Ethnic Groups and Boundaries, which he edited, concentrates on the interconnections of ethnic identities. Barth writes in his introduction (p. 9):

... categorical ethnic distinctions do not depend on an absence of mobility, contact and information, but do entail social processes of exclusion and incorporation whereby discrete categories are maintained despite changing participation and membership in the course of individual life histories.

He emphasizes the use by groups of categories - i.e. ethnic labels - that usually endure even when individual members move across boundaries or share an identity with people in more than one group.
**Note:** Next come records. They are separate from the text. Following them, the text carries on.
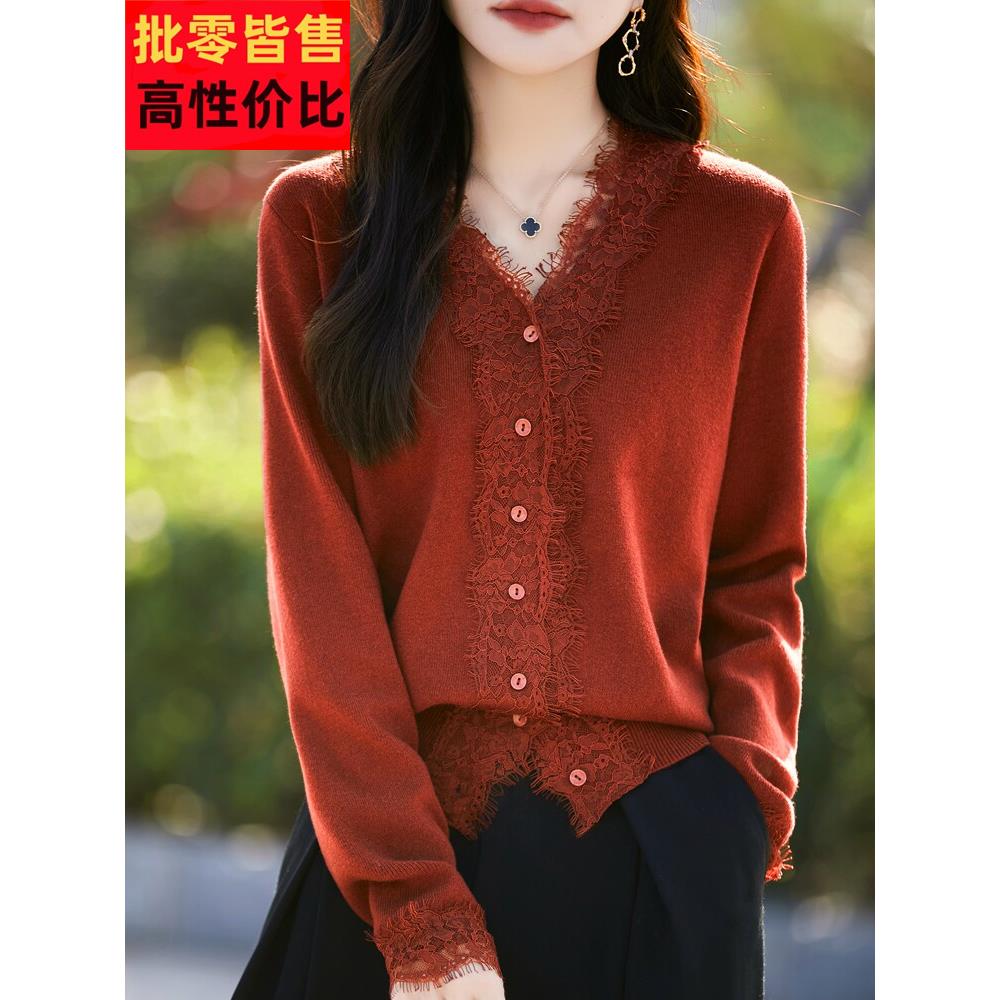 蕾丝花边拼接针织开衫女短外套长袖保暖毛衣洋气新款精纺毛衫上衣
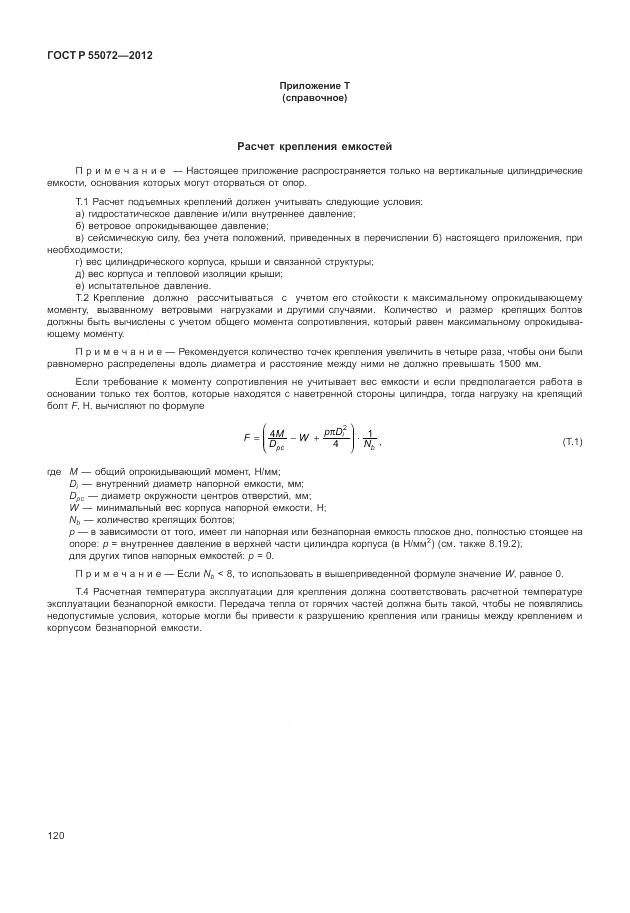 ГОСТ Р 55072-2012, страница 124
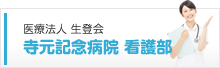 生登福祉介護サービスセンター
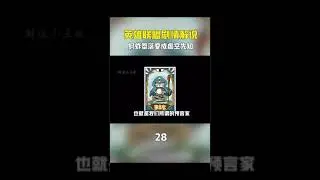 英雄联盟剧情解说28 蚂蚱堕落变成虚空先知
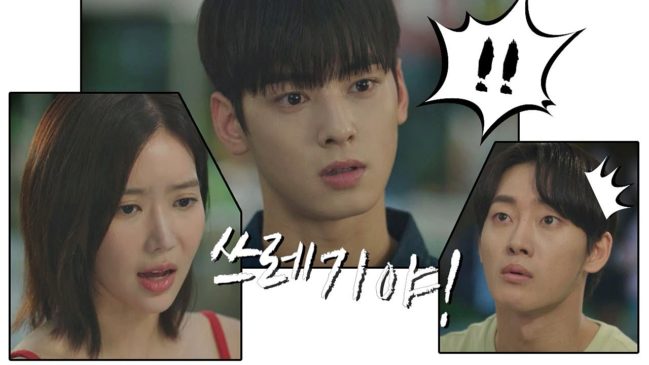 私のidはカンナム美人 6話 動画 無料視聴で韓国ドラマを見る情報サイト Kbs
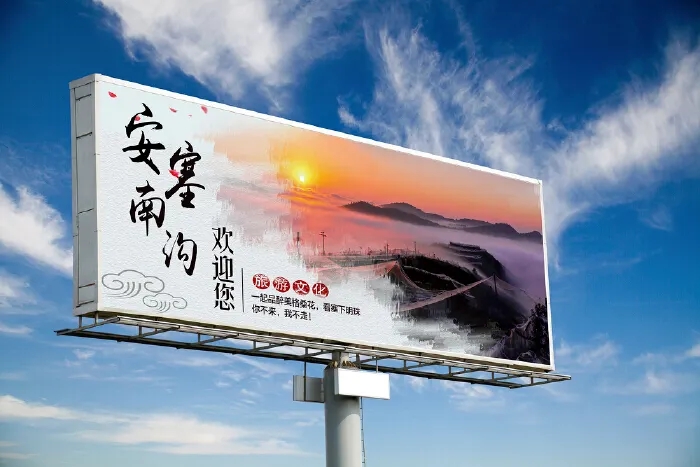 四川廣告向日葵视频色板下载常見定製發光字的製作工藝流程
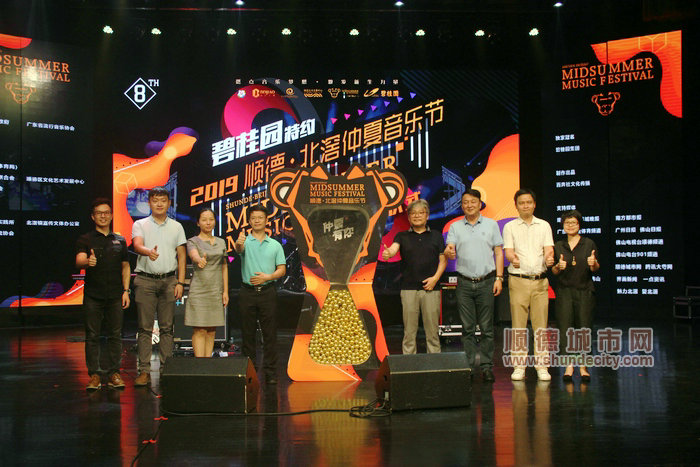 顺德体育设施 顺德体育设施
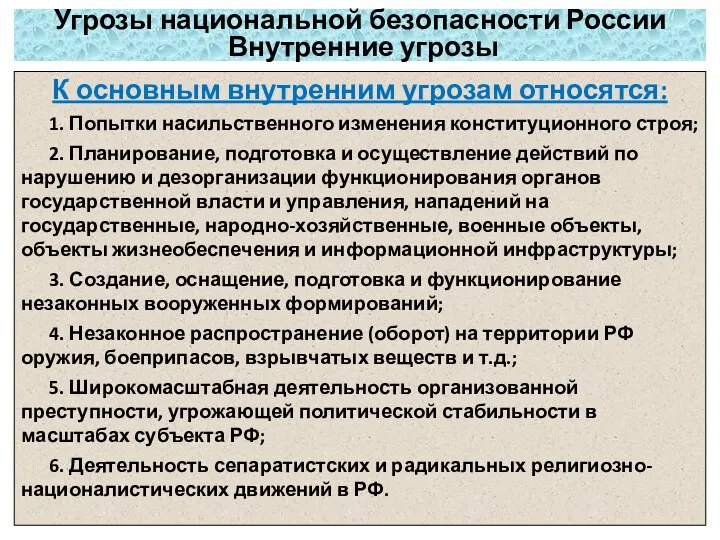 Угрозы национальной безопасности России Внутренние угрозы К основным внутренним угрозам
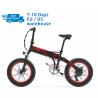 Buy cheap EU STOCK Cysum X2000 Fat Tire Foldable Electric Bike 12.8ah 1000w 20*4inch from wholesalers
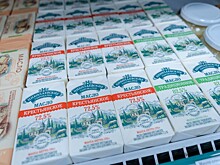 Творог, детское питание и сливочное масло возглавили список подорожавших продуктов в Краснодаре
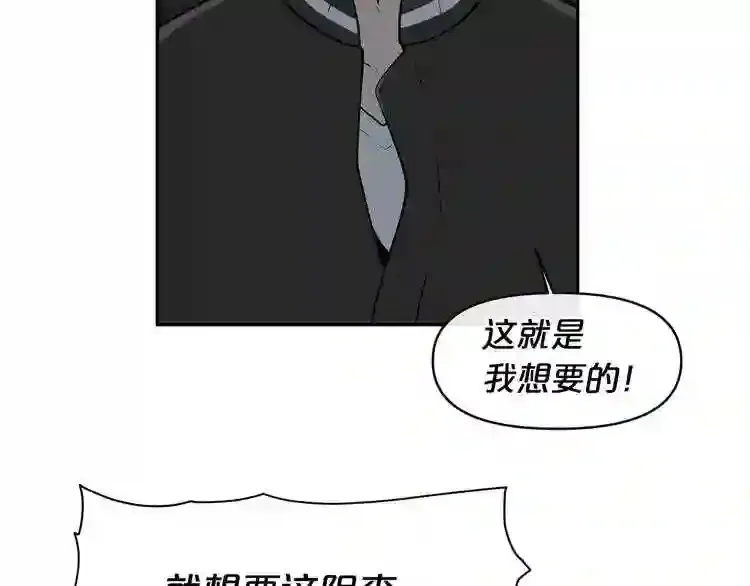 第2话 黑暗中的怪物 第13页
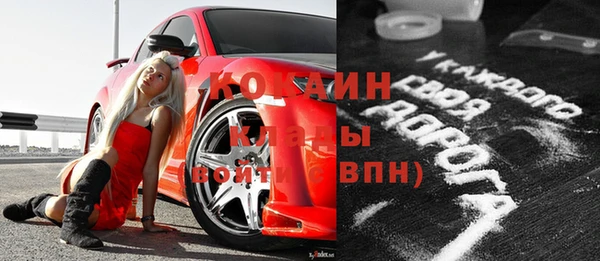 мефедрон мука Кулебаки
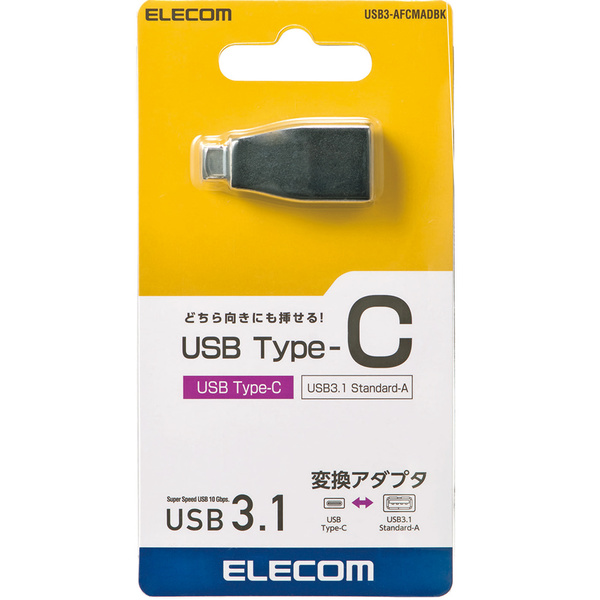 TypeC変換アダプタ【USB3-AFCMADBK】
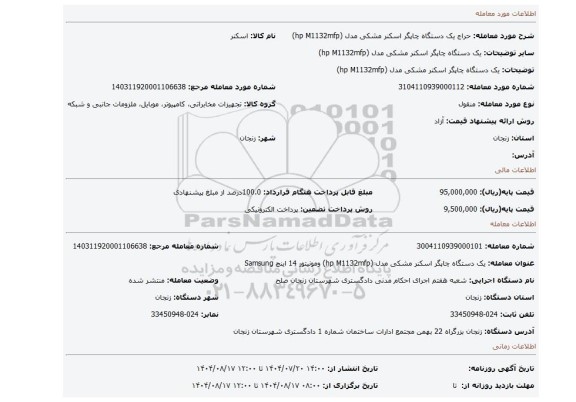 مزایده، یک دستگاه چاپگر اسکنر مشکی مدل (hp M1132mfp)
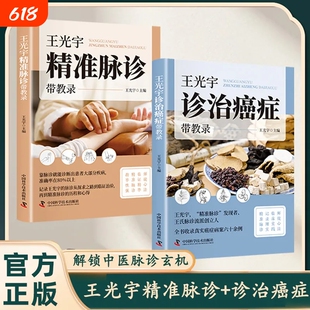 正版王光宇精准脉诊诊治癌症带教录全套2册收录真实病案临床实践师徒心法辨证施治中医家庭常备养生书籍指南标准全书科学
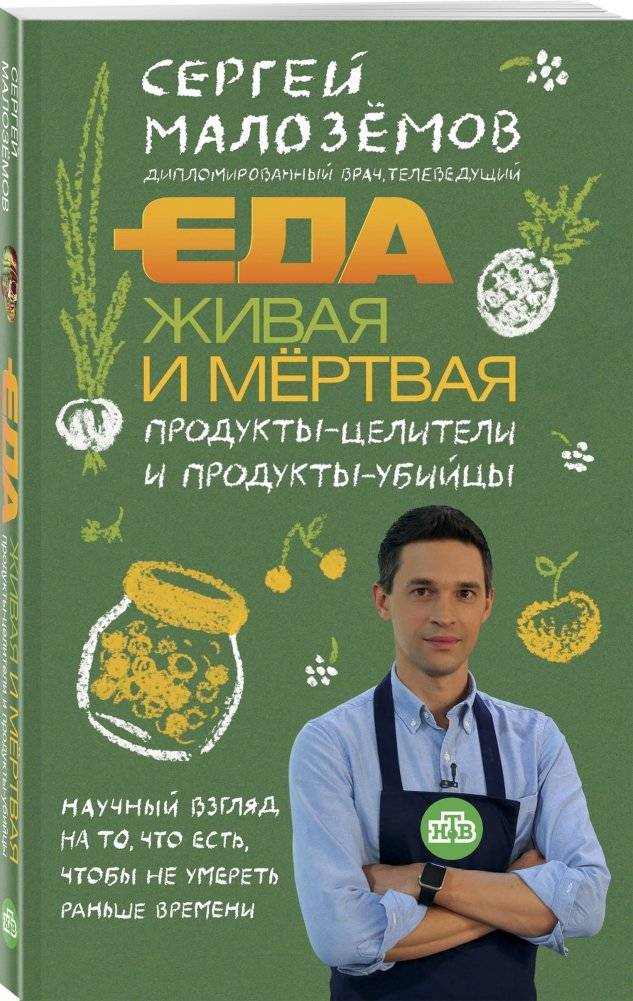Еда живая и мертвая. Продукты-целители и продукты-убийцы фото книги 2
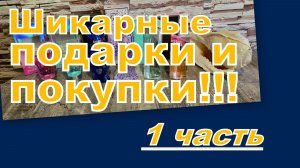 ШИКАРНЫЕ ПОКУПКИ, ХОТЕЛКИ, ВАШИ ПОДАРКИ!!! ВАЙЛДБЕРРИЗ, ОЗОН, АВИТО!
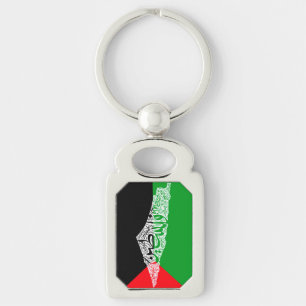Chaveiro Mapa livre da Palestina e bandeira ف ل س ط ي ن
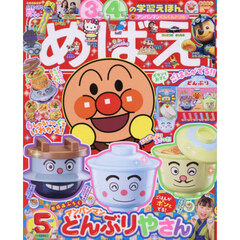 めばえ　2026年5月号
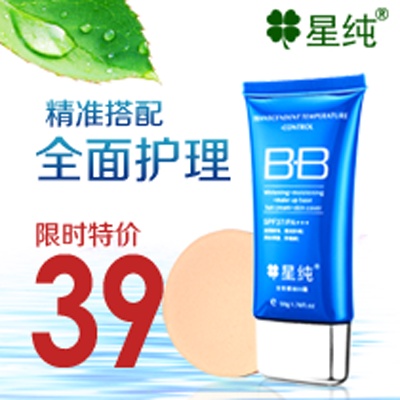 化妆品 保健品的PSD模板-主图-化妆品 (74)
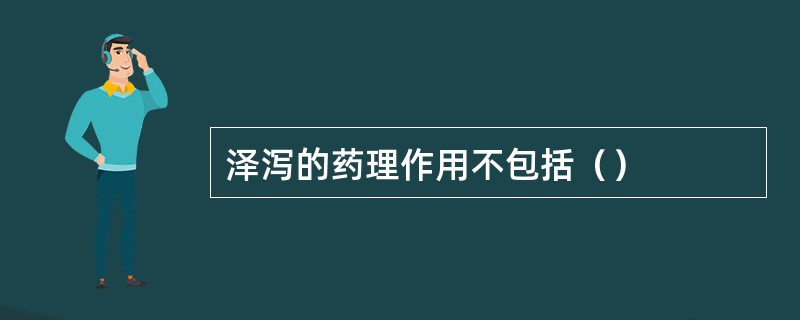 泽泻的药理作用不包括（）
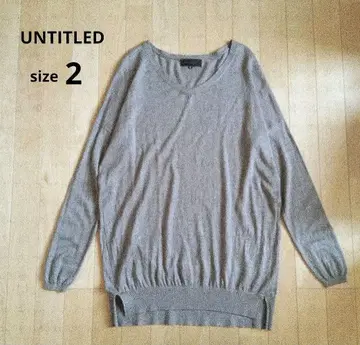 UNTITLED 실크 캐시미어 니트 스웨터 M V넥 그레이
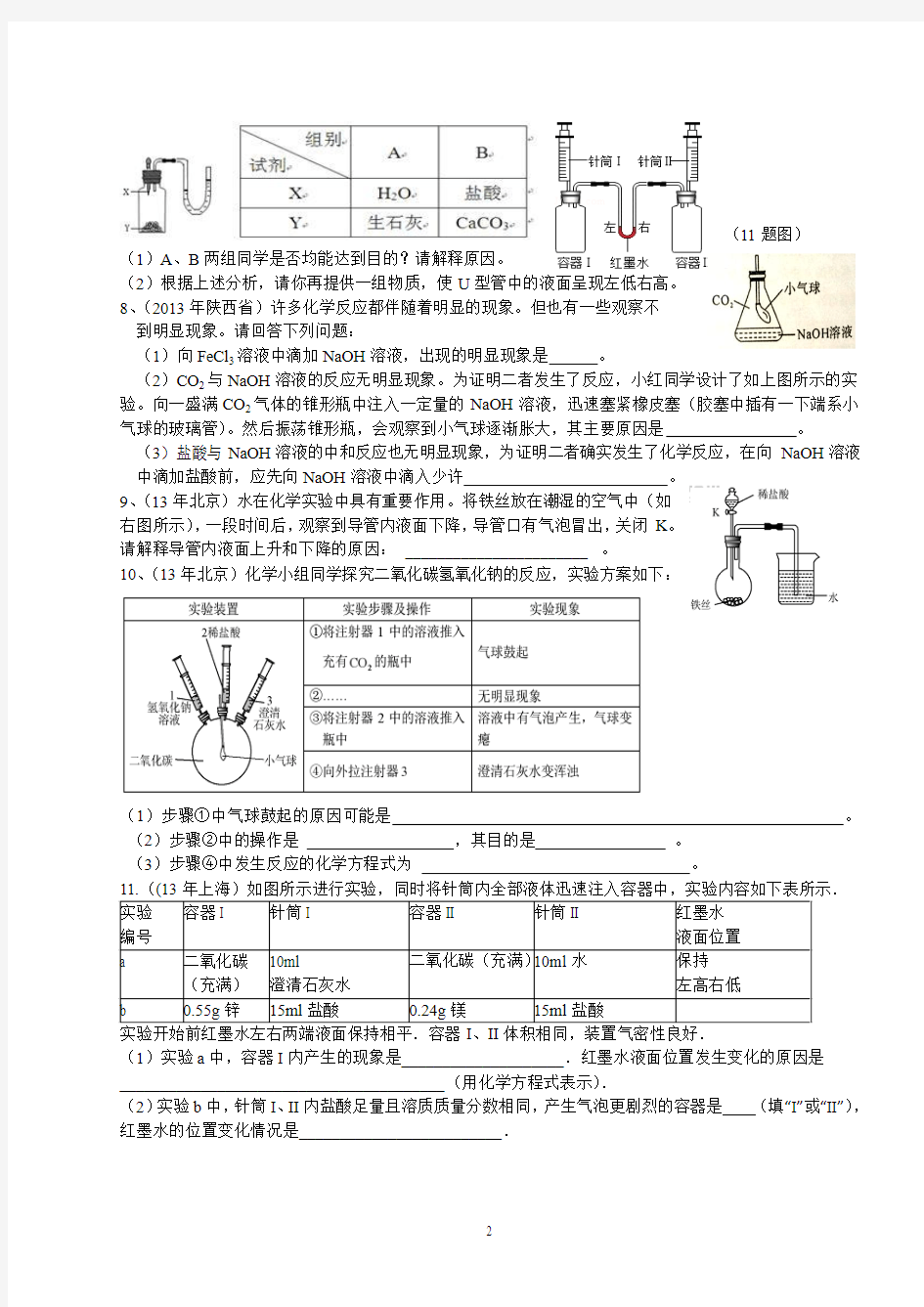 气球胀大的相关问题(2014)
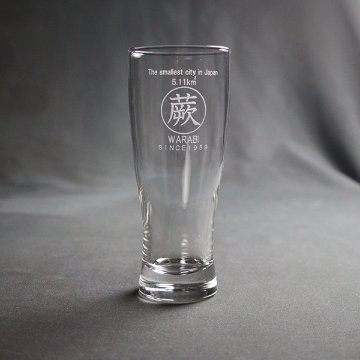 蕨グラス07　ビールグラス　　地名グラス画像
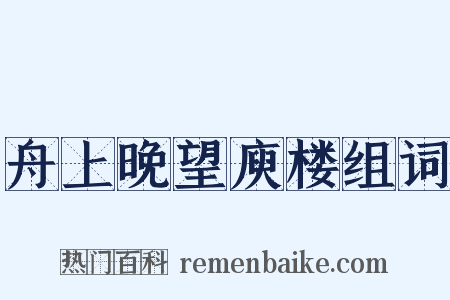 舟上晚望庾楼组词是什么意思的图片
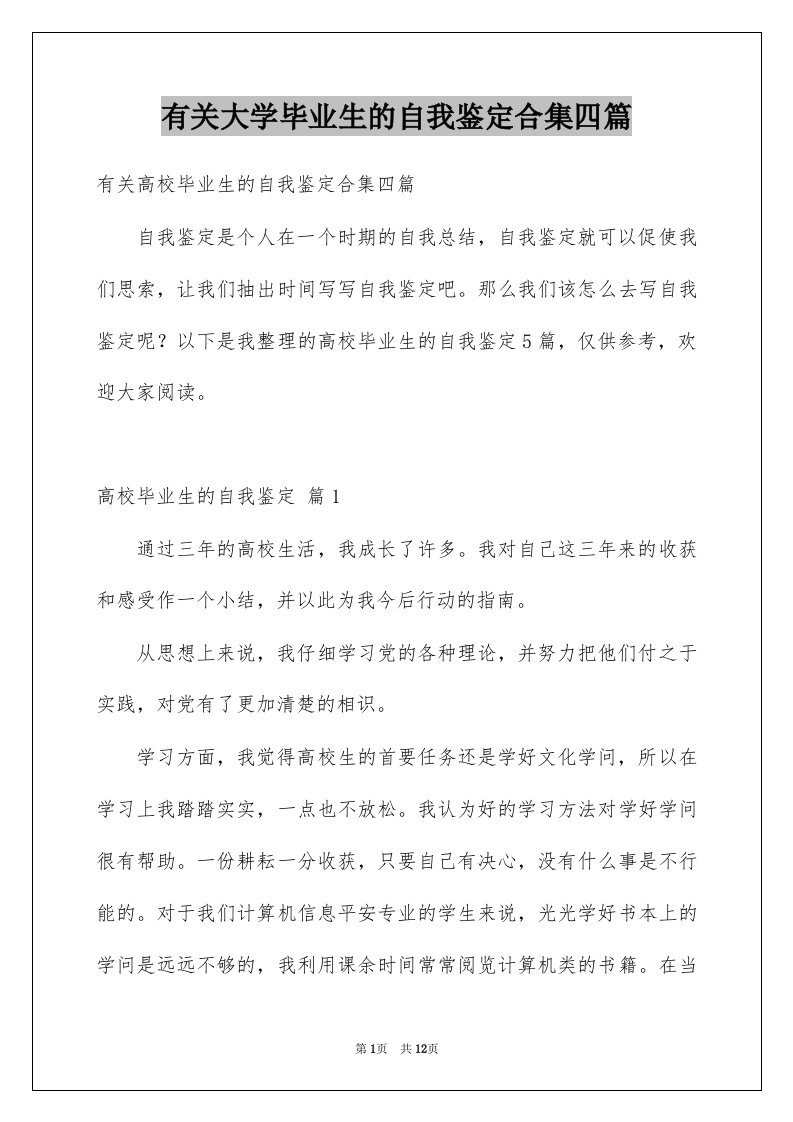 有关大学毕业生的自我鉴定合集四篇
The inter-dependency of ethnic groups is a pivotal argument throughout both the introduction and the following chapters. As interdependent, ethnic identities are the product of continuous so-called ascription (Cf. Ascriptive inequality) and self-ascription, Barth stresses the interactional perspective of social anthropology on the level of the persons involved instead of on a socio-structural level. Ethnic identity becomes and is maintained through relational processes of inclusion and exclusion.

==Literature==
- Biographies

- Lewis, Herbert S. (2017). « L’anthropologue nomade : Biographie intellectuelle de Frederik Barth », in BEROSE - International Encyclopaedia of the Histories of Anthropology, Paris.
- Thomas Hylland Eriksen Fredrik Barth: An intellectual biography University of Chicago Press 2015 ISBN 9780745335360

- Selected bibliography
- Balinese worlds. Chicago: University of Chicago Press, 1993. ISBN 0-226-03833-5
- Cosmologies in the making : a generative approach to cultural variation in inner New Guinea. Cambridge: Cambridge University Press, 1987. ISBN 0-521-34279-1
- Sohar, culture and society in an Omani town. Baltimore: Johns Hopkins University Press, 1983. ISBN 0-8018-2840-6
- Ritual and knowledge among the Baktaman of New Guinea. Oslo: Universitetsforlaget, 1975. ISBN 0-300-01816-9
- Ethnic groups and boundaries. The social organization of culture difference. Oslo: Universitetsforlaget, 1969. ISBN 978-0-04-572019-4 (Reissued Long Grove, IL: Waveland Press, 1998)
- Models of social organization. London, Royal Anthropological Institute, 1966.
- Nomads of South-Persia; the Basseri tribe of the Khamseh Confederacy. Oslo: Universitetsforlaget, 1962.
- Political leadership among Swat Pathans. London : The Athlone Press, 1959.